*** Source data ***
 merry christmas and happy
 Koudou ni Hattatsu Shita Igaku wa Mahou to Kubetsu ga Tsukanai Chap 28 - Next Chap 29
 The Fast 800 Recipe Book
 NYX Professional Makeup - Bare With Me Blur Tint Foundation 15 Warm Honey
*** End of Source data ***
*** Source data ***
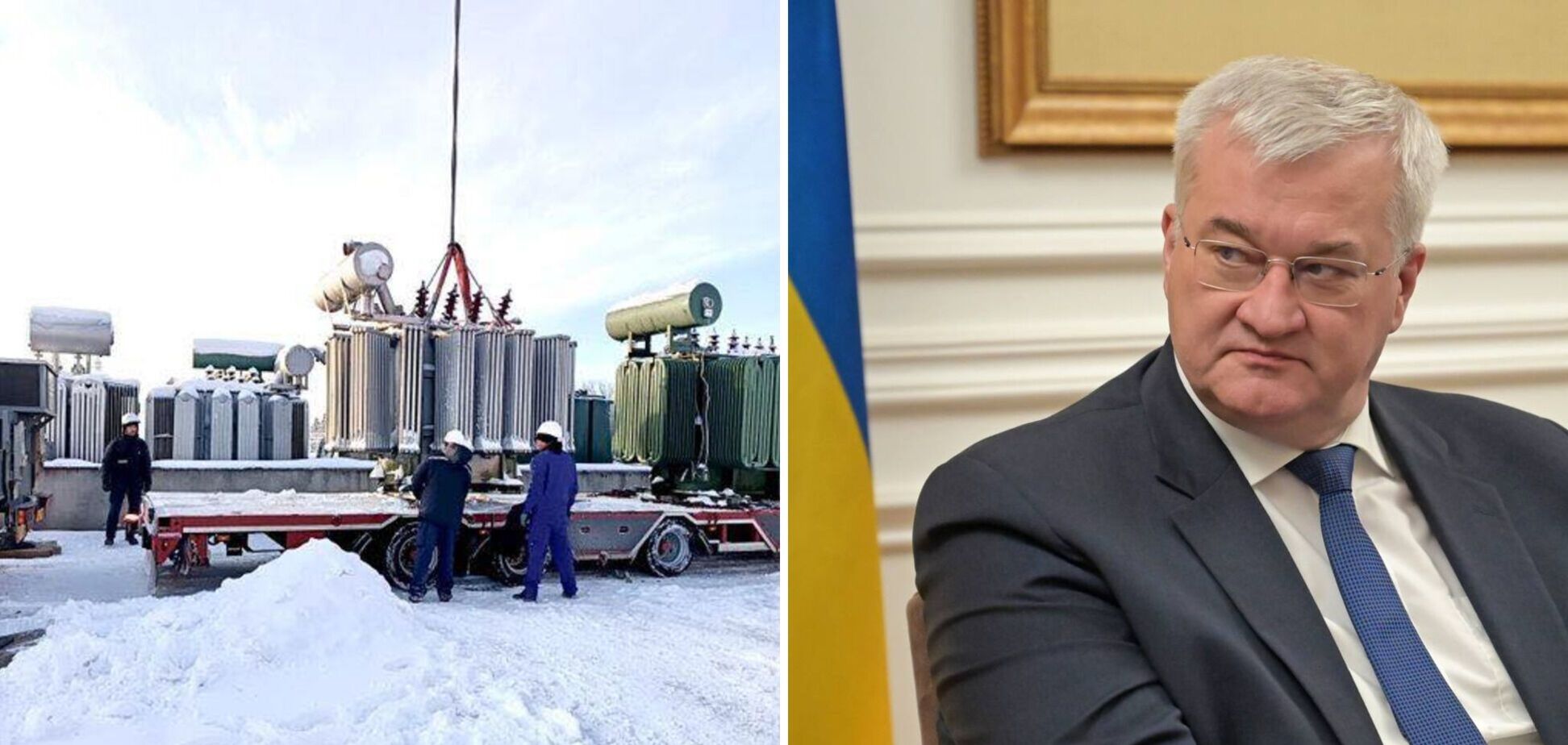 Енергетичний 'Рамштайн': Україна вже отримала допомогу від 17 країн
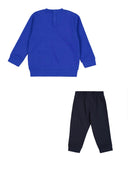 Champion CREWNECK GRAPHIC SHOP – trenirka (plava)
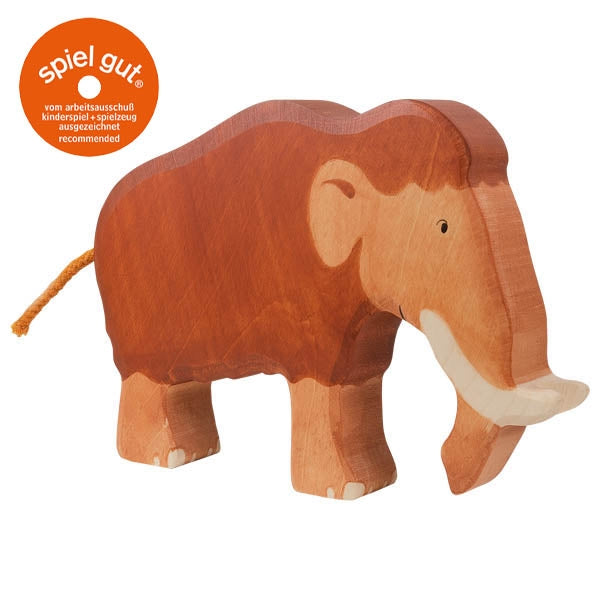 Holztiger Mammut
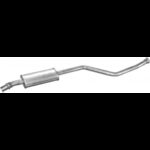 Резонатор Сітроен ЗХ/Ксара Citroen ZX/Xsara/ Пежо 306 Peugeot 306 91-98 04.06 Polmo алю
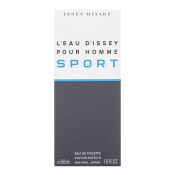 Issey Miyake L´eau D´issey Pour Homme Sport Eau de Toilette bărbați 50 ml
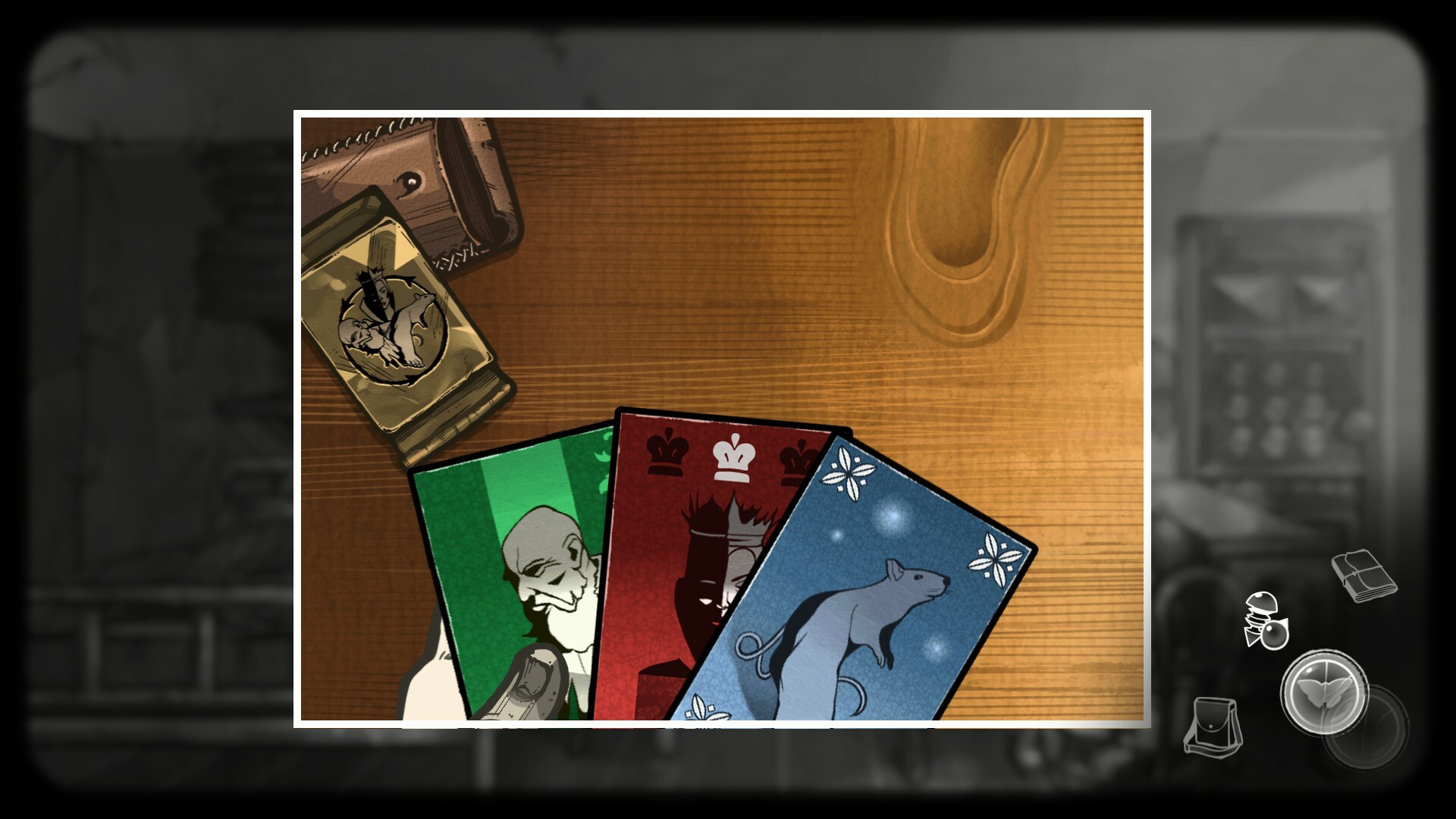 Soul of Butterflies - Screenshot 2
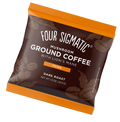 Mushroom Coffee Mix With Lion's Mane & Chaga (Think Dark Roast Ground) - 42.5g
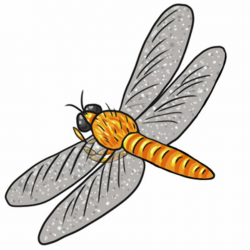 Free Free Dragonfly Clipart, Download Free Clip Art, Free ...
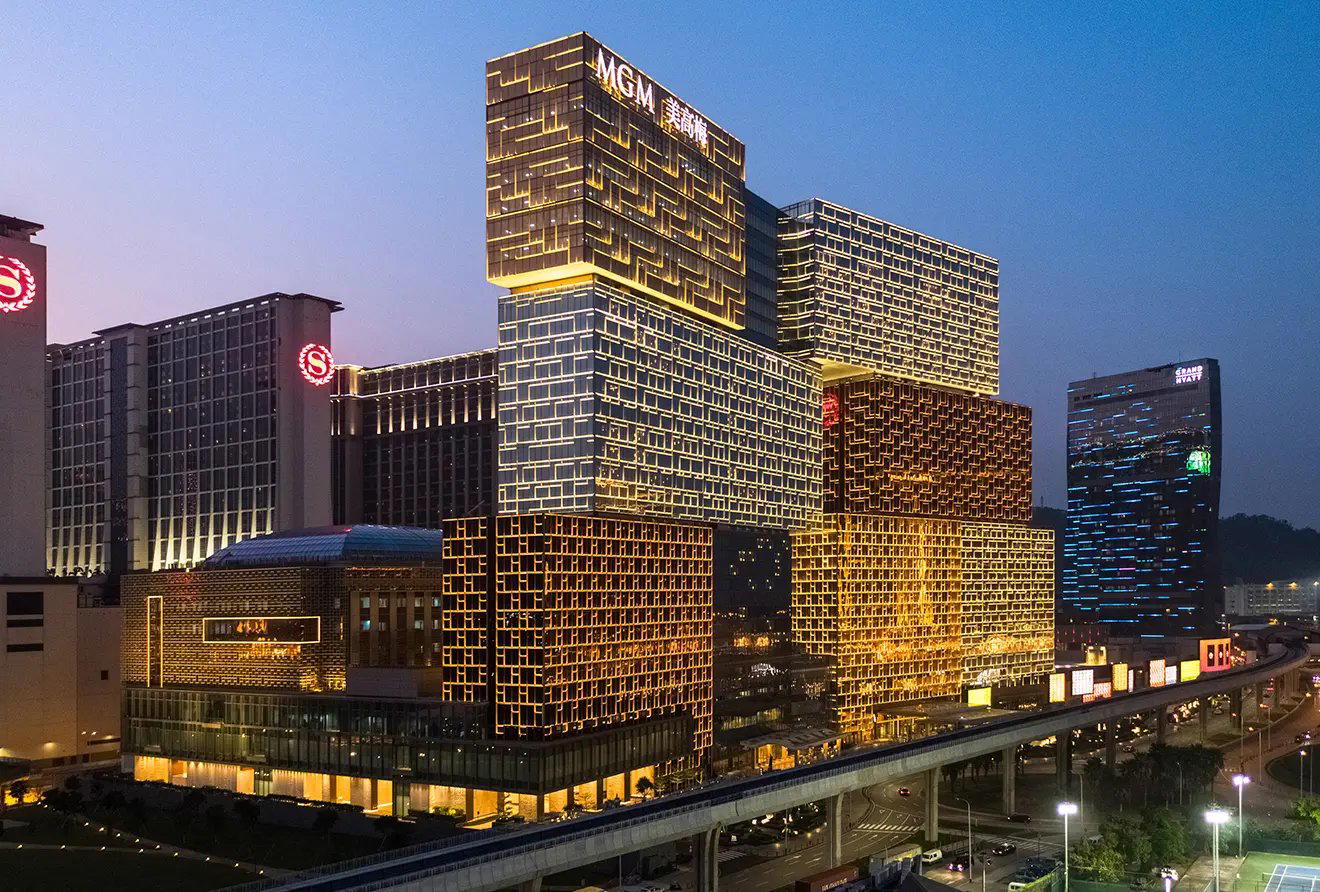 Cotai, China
*** End of Source data ***
### [Exercise aim]
Once the line with "Soul of Butterflies - Screenshot 2" has been found above, output that line and every later line exactly, stopping after the line with "Cotai, China", and omit the pictures.

### [Written answer]
 Soul of Butterflies - Screenshot 2
 Mushroom Coffee Mix With Lion's Mane & Chaga (Think Dark Roast Ground) - 42.5g
 Free Free Dragonfly Clipart, Download Free Clip Art, Free ...
 Cotai, China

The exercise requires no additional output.